06:47 20-02-2026

水素自動車の販売減少とインフラ問題:現状と未来

2021年から2025年にかけて日本の水素自動車販売が83%急落、水素ステーション網の縮小が背景に。補助金や価格比較、現代自動車の新モデル計画も解説。

日本の水素自動車の販売台数は、2021年から2025年にかけて83%急落し、年間わずか431台となった。この減少の背景には、水素ステーション網の縮小がある。現在、国内で稼働している水素ステーションは149カ所のみで、5年前から10%減少しており、計画されていた320カ所には遠く及ばない。

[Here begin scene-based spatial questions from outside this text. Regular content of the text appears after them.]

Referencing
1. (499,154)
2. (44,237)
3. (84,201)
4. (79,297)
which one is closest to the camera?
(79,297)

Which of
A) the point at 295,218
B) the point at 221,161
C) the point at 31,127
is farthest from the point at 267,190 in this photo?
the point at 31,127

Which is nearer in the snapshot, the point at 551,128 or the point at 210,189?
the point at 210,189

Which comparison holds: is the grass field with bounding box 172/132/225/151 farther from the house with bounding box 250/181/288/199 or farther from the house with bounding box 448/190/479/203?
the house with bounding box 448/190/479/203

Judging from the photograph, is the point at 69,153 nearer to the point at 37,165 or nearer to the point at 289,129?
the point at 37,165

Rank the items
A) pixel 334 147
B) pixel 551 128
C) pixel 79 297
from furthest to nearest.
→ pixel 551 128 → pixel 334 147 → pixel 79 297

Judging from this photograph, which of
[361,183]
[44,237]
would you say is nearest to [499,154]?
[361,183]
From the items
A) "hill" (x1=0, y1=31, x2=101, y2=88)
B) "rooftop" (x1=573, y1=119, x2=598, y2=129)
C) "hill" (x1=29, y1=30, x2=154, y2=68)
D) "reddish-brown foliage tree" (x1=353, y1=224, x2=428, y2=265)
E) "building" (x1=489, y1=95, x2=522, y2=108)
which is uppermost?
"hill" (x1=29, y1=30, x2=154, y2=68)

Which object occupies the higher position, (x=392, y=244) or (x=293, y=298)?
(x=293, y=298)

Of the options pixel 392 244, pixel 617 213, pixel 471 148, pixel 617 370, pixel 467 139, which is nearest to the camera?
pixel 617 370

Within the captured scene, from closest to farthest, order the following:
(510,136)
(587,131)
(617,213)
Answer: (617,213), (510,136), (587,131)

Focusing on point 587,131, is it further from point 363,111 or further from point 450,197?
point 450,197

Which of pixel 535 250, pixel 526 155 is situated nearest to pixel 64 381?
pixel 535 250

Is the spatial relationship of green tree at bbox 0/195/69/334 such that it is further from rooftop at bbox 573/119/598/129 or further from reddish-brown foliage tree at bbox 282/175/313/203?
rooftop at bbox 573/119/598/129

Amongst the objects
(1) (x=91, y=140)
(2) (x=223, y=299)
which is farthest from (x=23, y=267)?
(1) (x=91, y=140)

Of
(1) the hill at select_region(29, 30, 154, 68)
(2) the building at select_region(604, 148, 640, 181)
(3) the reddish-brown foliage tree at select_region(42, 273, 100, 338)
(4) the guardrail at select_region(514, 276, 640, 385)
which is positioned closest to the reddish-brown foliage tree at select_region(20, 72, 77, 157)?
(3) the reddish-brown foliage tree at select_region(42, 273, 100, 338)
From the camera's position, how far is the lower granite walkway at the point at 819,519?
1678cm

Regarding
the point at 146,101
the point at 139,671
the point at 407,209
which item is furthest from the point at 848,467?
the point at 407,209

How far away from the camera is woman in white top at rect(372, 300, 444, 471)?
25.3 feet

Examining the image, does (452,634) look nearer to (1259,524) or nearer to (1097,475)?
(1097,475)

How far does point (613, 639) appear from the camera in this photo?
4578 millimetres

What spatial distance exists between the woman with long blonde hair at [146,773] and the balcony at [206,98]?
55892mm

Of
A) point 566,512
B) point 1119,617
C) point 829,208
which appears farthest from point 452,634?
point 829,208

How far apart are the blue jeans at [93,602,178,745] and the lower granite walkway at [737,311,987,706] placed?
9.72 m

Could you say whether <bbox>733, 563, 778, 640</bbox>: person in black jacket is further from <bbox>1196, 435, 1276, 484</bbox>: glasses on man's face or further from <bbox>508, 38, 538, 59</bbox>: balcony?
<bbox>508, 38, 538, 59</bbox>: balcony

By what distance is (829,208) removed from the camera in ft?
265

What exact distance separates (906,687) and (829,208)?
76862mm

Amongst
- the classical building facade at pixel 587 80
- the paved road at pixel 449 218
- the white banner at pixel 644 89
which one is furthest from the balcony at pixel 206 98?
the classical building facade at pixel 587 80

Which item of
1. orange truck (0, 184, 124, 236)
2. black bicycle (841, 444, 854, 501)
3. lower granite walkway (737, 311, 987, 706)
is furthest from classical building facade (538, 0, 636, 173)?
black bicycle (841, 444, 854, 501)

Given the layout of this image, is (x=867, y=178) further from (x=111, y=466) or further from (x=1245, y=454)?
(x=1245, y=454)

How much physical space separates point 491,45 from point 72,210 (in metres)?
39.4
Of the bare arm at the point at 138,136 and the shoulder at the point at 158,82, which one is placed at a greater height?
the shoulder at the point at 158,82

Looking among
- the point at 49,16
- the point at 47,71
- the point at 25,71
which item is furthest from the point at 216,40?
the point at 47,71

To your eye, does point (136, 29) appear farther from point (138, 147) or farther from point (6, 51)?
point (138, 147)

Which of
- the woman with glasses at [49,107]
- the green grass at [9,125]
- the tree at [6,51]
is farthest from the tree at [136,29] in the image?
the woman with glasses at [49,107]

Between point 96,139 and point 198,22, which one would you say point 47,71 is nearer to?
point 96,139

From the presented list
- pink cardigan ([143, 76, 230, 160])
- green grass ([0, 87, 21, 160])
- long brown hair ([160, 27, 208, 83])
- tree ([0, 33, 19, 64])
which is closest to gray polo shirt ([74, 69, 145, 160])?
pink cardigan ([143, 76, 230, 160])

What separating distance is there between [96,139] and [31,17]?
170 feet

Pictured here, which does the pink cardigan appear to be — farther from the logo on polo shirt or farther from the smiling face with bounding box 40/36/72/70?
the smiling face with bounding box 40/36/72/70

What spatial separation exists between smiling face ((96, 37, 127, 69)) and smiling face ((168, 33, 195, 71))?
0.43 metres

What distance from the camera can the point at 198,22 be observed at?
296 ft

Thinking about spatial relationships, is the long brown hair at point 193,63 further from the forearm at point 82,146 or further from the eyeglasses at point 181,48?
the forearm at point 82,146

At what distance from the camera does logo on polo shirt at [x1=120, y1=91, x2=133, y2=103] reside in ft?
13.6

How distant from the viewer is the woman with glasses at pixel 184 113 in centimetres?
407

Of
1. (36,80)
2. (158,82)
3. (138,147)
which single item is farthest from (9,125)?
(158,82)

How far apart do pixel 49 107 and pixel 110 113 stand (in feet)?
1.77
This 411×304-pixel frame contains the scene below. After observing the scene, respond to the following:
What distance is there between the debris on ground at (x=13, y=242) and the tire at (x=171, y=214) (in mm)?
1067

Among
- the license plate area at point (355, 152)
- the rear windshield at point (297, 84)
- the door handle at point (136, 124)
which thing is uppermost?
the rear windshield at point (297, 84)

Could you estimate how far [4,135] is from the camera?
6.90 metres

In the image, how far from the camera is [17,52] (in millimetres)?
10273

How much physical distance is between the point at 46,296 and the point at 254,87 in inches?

標準的なアクセシビリティ指標によると、日本の国土面積の約90%は、半径15キロメートル圏内に水素ステーションが存在しない。1500以上の自治体にはステーションがまったくなく、既存の給油拠点の約70%は午後5時までに閉鎖されるため、利便性がさらに制限されている。

水素ステーション1カ所の建設には約5億円(約330万ドル)かかるが、利用率は依然として低い。東京では、ある事業者が1日平均5台のバスに給油していると報告しており、採算ラインとされる1日10台には届かない状況だ。

4月から、燃料電池自動車(FCEV)購入に対する最大補助金は、150万円から105万円に引き下げられる一方、電気自動車(BEV)への支援は130万円に引き上げられる。一方、トヨタ・ミライの価格は741万円から、ホンダ・CR-V e:FCEVは833万円からとなっているが、都市型電気自動車は約200万円から購入可能だ。

こうした低迷にもかかわらず、現代自動車は2026年前半に日本で次世代水素自動車「Nexo」を発売する計画で、航続距離は826キロメートルを超えるとしている。